* _What is required_
Restate word for word the section of the entries that opens at the line containing "British Cycling physio" and closes at the line containing "Ejército de Afganistán", both lines kept, pictures dropped.

* _Material provided_
* * * * * * *
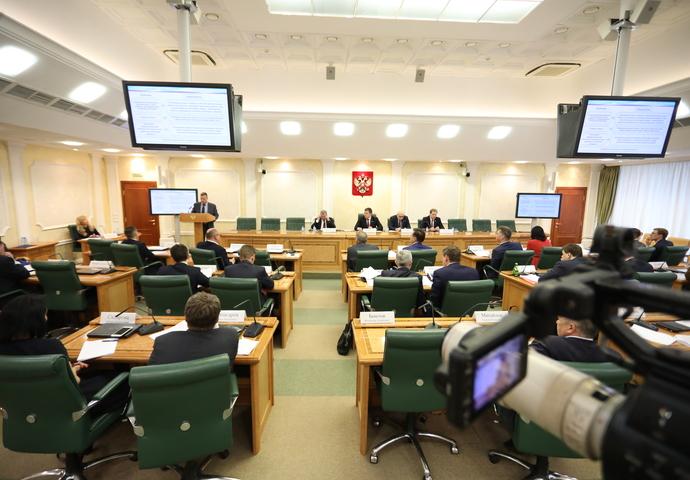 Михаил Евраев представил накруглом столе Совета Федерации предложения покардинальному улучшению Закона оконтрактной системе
* * * * * * *
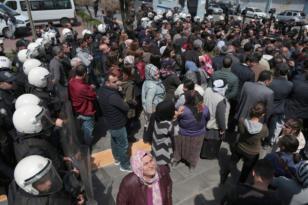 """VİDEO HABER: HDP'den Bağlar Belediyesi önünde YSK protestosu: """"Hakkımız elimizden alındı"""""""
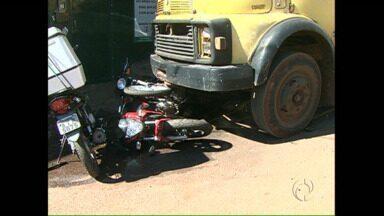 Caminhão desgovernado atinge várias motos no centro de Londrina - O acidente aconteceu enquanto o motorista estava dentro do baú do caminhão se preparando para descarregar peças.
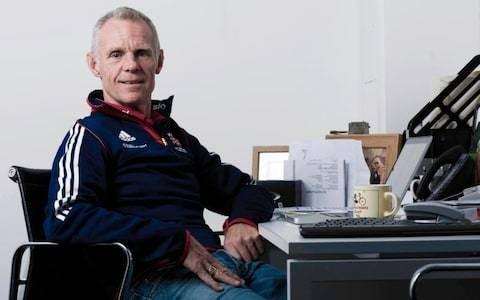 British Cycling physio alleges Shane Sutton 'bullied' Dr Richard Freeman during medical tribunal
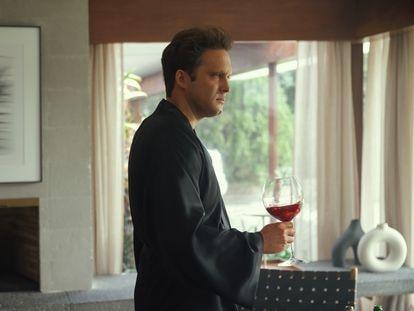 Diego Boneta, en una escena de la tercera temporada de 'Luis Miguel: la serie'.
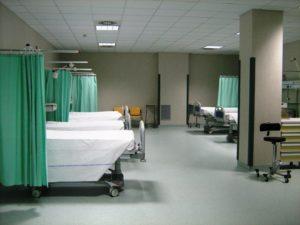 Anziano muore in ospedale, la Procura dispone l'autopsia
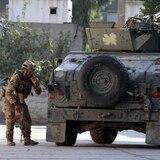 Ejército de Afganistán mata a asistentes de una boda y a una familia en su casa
* * * * * * *
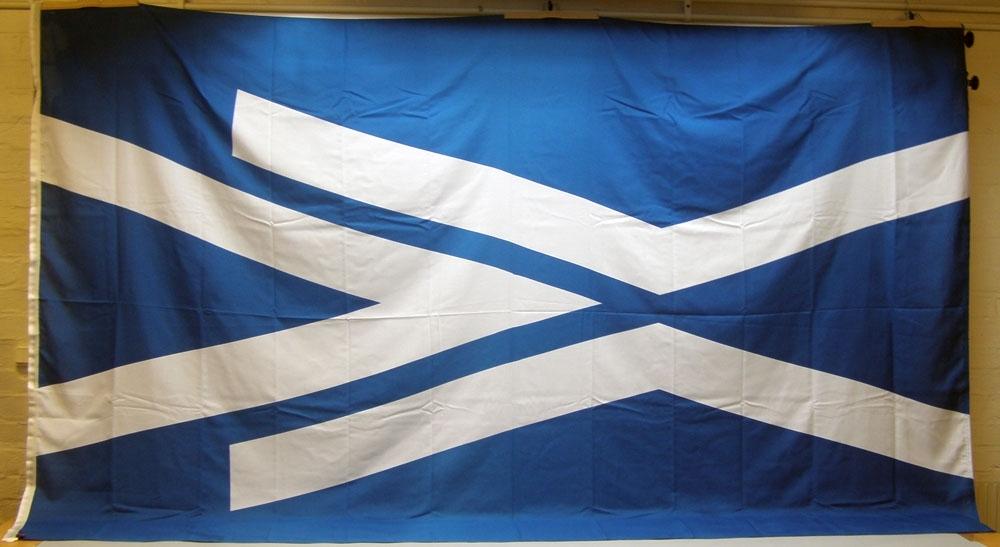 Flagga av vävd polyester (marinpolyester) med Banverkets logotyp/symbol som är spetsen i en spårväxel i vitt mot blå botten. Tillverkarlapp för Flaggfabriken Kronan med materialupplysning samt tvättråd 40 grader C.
* * * * * * *
* _Result for this task_
 British Cycling physio alleges Shane Sutton 'bullied' Dr Richard Freeman during medical tribunal
 Diego Boneta, en una escena de la tercera temporada de 'Luis Miguel: la serie'.
 Anziano muore in ospedale, la Procura dispone l'autopsia
 Ejército de Afganistán mata a asistentes de una boda y a una familia en su casa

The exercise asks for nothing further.